■ **What you are asked to do**
Find each line in the items that contains the word "image" and copy those lines.

■ **Dataset excerpts**
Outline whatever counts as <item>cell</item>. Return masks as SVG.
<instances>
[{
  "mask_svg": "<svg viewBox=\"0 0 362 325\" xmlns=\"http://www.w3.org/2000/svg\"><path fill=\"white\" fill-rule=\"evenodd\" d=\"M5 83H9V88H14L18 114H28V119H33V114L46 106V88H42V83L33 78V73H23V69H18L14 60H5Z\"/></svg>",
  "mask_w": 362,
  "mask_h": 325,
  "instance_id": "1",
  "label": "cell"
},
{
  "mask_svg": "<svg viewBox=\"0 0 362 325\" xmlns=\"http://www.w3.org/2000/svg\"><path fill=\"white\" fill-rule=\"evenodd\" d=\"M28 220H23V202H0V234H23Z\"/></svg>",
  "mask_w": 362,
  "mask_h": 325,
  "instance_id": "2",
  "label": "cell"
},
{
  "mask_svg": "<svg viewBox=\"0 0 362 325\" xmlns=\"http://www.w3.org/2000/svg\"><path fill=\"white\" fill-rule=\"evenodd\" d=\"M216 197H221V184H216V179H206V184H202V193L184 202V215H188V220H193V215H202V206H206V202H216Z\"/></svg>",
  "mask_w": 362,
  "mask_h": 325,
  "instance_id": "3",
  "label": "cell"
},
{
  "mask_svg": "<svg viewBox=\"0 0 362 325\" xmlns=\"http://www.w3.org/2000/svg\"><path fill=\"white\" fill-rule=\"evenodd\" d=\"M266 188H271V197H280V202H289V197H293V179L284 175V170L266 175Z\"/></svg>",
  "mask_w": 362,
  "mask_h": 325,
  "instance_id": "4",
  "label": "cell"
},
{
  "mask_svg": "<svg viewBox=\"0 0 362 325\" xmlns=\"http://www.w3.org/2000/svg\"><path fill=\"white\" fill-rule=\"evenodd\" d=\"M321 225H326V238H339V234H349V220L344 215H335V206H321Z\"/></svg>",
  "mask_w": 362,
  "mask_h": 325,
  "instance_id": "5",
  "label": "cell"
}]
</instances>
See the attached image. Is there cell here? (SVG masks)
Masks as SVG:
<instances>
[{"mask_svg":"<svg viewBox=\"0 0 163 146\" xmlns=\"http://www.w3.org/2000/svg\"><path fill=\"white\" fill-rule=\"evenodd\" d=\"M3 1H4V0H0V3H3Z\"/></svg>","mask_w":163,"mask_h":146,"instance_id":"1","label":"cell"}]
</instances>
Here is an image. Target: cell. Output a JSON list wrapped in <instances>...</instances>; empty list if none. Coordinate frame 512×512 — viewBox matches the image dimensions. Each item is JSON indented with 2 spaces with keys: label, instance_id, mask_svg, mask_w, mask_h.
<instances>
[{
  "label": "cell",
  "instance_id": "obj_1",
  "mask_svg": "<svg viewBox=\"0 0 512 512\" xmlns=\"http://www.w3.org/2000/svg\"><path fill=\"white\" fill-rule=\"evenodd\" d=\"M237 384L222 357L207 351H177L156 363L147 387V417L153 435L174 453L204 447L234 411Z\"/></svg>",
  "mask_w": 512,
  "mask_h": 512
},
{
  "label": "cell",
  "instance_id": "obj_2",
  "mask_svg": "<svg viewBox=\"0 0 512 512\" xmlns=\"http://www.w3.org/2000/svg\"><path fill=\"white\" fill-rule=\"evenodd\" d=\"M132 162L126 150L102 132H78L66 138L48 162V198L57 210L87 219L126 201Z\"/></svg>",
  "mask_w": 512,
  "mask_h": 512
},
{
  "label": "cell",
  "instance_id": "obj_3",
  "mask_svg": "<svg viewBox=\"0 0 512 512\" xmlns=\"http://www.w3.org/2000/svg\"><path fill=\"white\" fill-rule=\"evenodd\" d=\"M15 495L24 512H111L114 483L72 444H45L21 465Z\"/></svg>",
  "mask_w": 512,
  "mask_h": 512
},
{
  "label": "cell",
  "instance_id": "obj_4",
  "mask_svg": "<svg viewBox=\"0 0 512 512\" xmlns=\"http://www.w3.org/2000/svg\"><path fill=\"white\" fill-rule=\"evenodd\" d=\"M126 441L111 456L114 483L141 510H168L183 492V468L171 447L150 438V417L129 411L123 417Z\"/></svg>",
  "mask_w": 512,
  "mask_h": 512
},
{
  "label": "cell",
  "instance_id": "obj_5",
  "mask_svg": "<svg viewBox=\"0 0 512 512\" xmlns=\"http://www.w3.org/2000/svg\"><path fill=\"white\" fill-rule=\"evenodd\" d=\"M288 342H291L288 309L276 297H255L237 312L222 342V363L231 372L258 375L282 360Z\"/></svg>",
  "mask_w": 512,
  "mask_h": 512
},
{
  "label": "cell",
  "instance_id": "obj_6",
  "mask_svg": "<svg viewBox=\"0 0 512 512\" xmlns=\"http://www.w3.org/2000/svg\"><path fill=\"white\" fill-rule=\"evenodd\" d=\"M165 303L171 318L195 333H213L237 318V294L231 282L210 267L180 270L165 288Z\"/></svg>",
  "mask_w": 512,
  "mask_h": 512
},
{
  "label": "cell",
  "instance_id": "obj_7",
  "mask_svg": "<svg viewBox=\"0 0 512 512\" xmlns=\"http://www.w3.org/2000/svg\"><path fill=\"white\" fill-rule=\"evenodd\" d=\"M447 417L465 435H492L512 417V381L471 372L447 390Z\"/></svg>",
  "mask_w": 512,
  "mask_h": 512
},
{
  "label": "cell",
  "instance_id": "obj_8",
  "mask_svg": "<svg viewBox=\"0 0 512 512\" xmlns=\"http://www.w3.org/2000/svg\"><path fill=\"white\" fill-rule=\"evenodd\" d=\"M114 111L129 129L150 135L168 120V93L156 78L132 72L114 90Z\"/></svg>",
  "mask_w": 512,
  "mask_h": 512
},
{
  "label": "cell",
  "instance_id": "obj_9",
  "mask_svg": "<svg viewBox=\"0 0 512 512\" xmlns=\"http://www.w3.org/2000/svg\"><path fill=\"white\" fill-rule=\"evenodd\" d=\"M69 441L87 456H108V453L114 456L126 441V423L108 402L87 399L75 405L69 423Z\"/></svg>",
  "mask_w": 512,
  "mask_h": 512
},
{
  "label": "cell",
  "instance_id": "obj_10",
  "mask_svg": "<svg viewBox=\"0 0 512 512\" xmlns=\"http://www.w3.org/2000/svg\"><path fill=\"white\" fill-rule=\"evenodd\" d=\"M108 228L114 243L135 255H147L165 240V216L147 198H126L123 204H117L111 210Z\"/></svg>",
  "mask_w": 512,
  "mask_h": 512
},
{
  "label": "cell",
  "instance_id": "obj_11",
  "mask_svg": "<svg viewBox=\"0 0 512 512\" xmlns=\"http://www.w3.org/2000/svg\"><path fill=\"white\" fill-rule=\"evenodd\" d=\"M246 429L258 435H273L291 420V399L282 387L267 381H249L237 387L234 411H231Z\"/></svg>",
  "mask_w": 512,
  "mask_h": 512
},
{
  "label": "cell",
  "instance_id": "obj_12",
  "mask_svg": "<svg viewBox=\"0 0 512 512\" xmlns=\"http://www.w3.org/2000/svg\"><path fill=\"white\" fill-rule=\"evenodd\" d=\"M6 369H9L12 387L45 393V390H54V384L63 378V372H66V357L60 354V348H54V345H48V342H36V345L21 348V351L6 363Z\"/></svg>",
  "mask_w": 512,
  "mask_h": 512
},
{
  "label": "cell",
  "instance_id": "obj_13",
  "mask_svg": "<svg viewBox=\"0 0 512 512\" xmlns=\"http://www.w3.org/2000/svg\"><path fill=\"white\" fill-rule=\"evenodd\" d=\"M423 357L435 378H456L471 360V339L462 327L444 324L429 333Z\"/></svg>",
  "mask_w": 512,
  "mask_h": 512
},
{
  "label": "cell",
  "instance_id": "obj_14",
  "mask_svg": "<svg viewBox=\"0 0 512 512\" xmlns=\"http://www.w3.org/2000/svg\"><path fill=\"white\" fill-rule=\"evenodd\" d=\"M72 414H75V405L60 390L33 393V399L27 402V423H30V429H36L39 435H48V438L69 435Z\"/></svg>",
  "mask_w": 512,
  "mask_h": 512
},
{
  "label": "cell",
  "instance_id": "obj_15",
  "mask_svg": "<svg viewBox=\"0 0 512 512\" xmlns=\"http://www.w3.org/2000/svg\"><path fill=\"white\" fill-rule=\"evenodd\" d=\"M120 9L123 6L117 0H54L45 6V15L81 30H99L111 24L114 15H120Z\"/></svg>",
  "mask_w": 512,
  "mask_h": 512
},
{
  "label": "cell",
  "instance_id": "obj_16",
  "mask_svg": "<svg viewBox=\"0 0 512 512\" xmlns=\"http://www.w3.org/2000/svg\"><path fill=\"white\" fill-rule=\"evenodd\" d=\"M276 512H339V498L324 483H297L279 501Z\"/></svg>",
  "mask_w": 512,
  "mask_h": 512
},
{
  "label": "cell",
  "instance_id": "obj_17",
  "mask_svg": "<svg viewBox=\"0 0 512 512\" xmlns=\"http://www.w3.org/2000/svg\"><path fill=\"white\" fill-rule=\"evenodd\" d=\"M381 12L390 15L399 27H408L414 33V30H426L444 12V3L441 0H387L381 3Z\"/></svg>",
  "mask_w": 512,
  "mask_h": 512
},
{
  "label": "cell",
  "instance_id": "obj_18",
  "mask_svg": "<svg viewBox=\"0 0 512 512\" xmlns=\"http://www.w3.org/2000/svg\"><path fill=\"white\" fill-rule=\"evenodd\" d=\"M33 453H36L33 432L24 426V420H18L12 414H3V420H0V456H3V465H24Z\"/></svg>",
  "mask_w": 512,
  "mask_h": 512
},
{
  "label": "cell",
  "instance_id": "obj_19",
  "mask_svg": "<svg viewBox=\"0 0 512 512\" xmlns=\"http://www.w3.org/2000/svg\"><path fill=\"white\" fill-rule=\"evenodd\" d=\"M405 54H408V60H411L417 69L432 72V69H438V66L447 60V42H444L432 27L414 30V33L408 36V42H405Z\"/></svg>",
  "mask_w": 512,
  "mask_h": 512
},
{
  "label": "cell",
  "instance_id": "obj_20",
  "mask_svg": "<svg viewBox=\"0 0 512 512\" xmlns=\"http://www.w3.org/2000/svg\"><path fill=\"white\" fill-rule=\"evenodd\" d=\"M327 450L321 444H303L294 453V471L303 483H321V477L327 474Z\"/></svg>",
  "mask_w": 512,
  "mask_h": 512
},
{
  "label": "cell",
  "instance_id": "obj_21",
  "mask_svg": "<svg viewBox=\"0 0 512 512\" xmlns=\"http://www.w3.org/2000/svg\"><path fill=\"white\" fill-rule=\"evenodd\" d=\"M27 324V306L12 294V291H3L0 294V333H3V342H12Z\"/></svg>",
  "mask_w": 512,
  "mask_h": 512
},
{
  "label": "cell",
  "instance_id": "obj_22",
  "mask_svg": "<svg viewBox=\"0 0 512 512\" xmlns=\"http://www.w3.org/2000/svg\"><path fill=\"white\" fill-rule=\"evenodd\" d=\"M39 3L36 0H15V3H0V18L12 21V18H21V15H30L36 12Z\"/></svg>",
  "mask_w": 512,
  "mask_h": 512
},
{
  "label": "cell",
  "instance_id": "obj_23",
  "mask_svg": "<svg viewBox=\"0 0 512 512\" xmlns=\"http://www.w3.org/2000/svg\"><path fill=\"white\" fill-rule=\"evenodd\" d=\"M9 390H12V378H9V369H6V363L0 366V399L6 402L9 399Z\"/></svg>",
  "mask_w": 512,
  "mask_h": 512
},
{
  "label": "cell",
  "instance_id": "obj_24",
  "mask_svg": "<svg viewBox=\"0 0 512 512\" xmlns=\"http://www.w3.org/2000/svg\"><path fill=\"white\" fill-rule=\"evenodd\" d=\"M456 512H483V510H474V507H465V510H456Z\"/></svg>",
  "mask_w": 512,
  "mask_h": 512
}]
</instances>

■ **Problem solution**
See the attached image. Is there cell here? (SVG masks)
Here is an image. Target: cell. Output a JSON list wrapped in <instances>...</instances>; empty list if none. Coordinate frame 512×512 — viewBox matches the image dimensions. Each item is JSON indented with 2 spaces with keys: label, instance_id, mask_svg, mask_w, mask_h.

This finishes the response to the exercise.